Against this background, the arguments of Kiev-based economic analyst Alexei Kushch about the fundamental difference between the Ukrainian and American elites, published on Wednesday in social networks, looked symptomatic, taking into account the news that US President Donald Trump, having recently increased import duties for a number of countries, lost $ 500 million as a result of falling stock markets. “The Trump tariff model can be criticized, you can agree with it… Our elites would never have made a decision that would have made them poorer by $500 million,” Kushch added. According to him, Ukraine has become one of the few commodity-producing countries where all duties on exports of raw materials, with the exception of scrap metal, have been abolished and import duties are almost not applied. “We will never vote for a duty on the export of raw materials and the creation of a national reserve fund.
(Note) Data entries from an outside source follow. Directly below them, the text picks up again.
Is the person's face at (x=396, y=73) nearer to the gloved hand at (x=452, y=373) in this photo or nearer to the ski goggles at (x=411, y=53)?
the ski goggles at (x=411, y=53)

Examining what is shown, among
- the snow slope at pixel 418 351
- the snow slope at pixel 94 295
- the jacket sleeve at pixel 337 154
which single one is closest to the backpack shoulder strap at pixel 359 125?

Never. Because it will make the country richer, but several raw material financial and industrial groups will be poorer,” the analyst emphasized. And along the way, he noted that Kiev is blocking the introduction of a progressive income tax for individuals and an effective luxury tax. At the same time, high-margin business sectors pay income tax at a total rate of 18% and in practice increase the tax burden for the population and small businesses. And although the law on income tax for banks was successfully passed, however, only temporarily, for a year, the Kiev economist stated.
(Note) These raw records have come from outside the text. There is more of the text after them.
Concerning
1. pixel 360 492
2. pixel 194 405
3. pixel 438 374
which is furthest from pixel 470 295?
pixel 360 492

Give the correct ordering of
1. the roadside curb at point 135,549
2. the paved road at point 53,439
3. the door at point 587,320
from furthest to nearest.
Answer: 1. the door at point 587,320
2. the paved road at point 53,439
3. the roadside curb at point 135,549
However, according to one of the Russian experts, the arguments he gave for waiving export duties do not seem unambiguous, since different commodity-producing states have different interests and they also build their strategies in this matter in different ways. There are also certain political speculations, including those related to the goal-setting of Kiev and Washington politicians, the NG interlocutor admitted.
It is significant that by that time, the President of the United States, Donald Trump, had puzzled the public with statements about the reaction of foreign leaders to his decisions on a large-scale increase in trade tariffs, which, according to another Russian expert, “implied intimate actions.” While the Kiev media amicably reported that the head of the White House, Trump, speaking at a dinner of the National Republican Congressional Committee the day before, said that numerous foreign leaders were calling and “kissing his ass” in an attempt to mitigate the imposed duties.